The companies contesting the appeals court ruling are Hoffmann-La Roche, BASF, Rh´ne-Poulenc and some of their subsidiaries. The ruling referred to a price fixing suit brought by an Ecuadorean company, Empagran, involving sales of vitamins.

Paul Victor, a New York lawyer who led the drafting of the ICC brief, said: “If permitted to stand, the decision would open the U.S federal courts to a flood of claims brought by foreign parties, even though the claims have no direct connection to the United States.”

To sue in US courts, claimants would merely have to demonstrate that the alleged conspiracy also gave rise to some other claim that did have a sufficient relationship to US commerce, Mr Victor, of the law firm Weil, Gotshal & Manges, said.

The ICC brief said: “If the ruling of the Court of Appeals is allowed to stand, the United States will indeed become the regulator of the competitive conditions of markets throughout the world.

“That result would impose a massive burden on international businesses, and in fact would likely exceed the limits of Congress’ jurisdiction to prescribe laws affecting the interests of other nations.”

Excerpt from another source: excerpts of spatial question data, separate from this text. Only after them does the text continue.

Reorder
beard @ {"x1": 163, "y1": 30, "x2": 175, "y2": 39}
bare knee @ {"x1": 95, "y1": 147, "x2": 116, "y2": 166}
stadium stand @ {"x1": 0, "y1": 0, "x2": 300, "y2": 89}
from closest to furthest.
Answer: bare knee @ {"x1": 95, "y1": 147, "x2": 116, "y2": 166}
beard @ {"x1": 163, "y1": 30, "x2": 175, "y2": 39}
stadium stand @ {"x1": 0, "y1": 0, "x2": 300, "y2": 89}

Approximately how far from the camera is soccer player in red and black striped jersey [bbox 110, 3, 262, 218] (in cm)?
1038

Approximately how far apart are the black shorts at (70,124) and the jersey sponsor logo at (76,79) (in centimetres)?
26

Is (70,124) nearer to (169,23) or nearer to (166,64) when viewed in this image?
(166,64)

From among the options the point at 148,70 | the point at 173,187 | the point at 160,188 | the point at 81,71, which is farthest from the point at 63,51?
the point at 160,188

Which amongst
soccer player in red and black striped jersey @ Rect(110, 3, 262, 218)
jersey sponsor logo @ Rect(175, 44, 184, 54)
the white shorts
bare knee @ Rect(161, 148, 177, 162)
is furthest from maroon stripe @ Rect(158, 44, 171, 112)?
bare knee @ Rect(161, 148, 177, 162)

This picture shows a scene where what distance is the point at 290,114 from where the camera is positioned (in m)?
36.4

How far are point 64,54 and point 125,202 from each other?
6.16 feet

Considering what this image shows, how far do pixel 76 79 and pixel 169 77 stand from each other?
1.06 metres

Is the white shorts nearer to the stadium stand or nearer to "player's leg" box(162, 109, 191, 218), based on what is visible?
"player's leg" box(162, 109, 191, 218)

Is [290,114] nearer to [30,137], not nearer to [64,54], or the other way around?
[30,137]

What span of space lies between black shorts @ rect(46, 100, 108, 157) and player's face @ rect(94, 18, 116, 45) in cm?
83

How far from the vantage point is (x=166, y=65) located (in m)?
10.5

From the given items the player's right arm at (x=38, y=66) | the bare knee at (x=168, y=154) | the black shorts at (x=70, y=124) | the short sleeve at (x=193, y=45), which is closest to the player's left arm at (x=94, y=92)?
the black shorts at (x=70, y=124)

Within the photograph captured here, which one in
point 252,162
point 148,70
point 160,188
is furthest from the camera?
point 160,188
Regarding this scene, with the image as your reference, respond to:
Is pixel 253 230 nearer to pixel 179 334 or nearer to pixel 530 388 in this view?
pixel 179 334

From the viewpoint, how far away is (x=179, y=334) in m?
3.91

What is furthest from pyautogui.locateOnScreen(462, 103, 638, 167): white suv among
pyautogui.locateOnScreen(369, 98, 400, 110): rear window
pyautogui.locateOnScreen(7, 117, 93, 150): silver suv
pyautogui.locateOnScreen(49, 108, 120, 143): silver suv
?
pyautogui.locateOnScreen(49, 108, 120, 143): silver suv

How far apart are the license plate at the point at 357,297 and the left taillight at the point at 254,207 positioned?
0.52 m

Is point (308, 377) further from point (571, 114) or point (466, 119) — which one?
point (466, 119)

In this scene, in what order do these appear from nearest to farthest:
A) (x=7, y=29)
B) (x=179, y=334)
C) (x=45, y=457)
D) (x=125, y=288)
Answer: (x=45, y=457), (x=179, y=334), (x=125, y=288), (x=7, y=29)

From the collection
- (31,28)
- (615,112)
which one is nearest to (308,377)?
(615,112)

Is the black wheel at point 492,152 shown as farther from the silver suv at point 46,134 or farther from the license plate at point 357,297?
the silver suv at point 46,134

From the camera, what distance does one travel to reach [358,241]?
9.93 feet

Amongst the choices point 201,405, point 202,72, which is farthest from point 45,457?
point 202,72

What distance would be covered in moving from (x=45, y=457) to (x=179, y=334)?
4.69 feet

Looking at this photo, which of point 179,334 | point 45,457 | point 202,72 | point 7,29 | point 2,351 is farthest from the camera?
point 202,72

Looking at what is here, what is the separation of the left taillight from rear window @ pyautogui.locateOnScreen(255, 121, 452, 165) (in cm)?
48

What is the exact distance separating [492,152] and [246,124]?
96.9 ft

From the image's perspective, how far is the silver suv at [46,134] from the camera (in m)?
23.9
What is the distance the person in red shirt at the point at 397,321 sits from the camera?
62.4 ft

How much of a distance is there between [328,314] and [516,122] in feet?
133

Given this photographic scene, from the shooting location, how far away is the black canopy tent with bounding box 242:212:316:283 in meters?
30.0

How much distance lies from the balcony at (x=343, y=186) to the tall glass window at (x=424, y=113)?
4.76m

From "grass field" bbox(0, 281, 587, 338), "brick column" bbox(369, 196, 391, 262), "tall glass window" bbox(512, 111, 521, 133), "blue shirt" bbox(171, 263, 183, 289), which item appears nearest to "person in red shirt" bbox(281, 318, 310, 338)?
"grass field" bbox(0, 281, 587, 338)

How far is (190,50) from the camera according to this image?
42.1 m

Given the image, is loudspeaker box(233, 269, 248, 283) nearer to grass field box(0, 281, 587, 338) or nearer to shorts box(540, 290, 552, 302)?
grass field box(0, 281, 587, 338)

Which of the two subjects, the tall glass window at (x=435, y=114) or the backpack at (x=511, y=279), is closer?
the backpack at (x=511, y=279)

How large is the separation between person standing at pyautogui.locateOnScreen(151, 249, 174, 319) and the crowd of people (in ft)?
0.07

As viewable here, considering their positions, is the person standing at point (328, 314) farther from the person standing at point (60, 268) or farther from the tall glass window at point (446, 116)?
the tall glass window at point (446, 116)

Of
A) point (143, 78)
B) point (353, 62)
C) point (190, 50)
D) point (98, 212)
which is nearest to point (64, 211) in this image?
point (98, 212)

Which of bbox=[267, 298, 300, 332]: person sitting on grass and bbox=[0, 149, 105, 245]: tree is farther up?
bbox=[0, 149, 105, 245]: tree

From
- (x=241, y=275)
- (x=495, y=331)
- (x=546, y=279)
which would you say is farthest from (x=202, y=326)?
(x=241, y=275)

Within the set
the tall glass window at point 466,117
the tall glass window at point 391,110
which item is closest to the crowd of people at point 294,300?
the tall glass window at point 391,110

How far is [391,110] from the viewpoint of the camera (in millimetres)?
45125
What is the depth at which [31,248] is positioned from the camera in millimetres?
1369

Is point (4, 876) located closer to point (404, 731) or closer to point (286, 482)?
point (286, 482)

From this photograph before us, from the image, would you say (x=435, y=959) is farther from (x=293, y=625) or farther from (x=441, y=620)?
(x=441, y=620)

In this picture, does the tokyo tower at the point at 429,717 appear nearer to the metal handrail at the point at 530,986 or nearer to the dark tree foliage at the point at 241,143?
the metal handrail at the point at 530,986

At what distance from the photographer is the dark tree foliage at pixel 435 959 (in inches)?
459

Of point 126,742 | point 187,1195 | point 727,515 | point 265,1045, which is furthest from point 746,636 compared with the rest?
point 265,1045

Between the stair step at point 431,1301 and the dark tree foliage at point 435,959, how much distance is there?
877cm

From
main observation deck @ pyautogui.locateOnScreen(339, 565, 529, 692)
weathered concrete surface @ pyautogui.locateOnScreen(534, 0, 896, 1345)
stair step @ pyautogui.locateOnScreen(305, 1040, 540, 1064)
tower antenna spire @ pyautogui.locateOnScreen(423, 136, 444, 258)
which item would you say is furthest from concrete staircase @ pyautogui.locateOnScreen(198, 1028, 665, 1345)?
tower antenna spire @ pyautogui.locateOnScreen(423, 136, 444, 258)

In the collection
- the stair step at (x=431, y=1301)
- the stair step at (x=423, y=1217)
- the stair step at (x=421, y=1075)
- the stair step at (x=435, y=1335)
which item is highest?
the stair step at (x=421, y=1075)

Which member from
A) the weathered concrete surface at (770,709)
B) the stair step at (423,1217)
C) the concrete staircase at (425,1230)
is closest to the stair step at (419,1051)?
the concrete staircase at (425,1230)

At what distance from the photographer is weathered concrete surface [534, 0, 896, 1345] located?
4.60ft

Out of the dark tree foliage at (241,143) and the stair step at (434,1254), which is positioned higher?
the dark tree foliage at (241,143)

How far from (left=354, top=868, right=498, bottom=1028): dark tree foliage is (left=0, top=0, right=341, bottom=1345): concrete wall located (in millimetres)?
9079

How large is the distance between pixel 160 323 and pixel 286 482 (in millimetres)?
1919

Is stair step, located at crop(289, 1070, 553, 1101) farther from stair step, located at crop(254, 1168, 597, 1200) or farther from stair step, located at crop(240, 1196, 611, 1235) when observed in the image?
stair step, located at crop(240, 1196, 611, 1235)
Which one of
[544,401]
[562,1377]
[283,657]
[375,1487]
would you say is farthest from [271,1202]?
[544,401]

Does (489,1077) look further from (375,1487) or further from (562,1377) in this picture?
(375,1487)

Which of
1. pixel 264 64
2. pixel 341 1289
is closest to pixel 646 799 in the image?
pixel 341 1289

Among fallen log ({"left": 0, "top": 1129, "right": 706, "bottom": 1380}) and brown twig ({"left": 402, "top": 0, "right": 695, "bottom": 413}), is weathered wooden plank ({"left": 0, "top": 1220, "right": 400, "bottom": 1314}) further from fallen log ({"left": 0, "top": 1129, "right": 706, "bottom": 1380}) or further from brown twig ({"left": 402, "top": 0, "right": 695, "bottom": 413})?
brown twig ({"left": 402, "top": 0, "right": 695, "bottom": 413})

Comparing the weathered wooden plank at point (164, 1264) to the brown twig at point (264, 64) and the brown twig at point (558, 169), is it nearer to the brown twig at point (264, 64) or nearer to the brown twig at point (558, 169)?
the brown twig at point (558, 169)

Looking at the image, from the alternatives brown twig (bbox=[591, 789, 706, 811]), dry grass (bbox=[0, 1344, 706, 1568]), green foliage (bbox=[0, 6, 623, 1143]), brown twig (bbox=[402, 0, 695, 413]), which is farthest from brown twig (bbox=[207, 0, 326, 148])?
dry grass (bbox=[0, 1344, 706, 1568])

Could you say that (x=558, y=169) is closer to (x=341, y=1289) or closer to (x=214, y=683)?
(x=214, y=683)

The ICC brief to the Supreme Court said that the risk of being exposed to class actions and the imposition of treble damages was of critical importance to businesses engaging in international trade. The Court of Appeals’ approach would, in essence, subject virtually every transaction in an allegedly “international ” industry to the regulation of United States laws and court s.

This would be so “no matter where that transaction took place, regardless of the nationality of the seller and purchaser, and regardless whether another inconsistent, or even conflicting competition regime also applied to the same business transaction.”

The brief said the majority view of the Court of Appeals was contrary to the intent of the US Congress under the Foreign Trade Antitrust Improvements Act. A fundamental tenet of US antitrust jurisdictional analysis was that “American antitrust laws do not regulate the competitive conditions of other nations’ economies ” .

ICC pictured the reaction if US companies were dragged into foreign courts in connection with treble damage class action lawsuits under foreign law concerning product sales entirely with the United Sates.

“The domestic business community, Congress and US courts would without question be up in arms. More extreme possibilities present themselves: in an industry where products are sold throughout the world, US (and foreign) businesses could find themselves facing litigation regarding those same US transactions in dozens of courts throughout the world.”

In addition to ICC and the litigating parties in the case, seven countries, including the UK, Germany, Japan and Canada, filed amicus briefs supporting ICC’s interpretation of the law.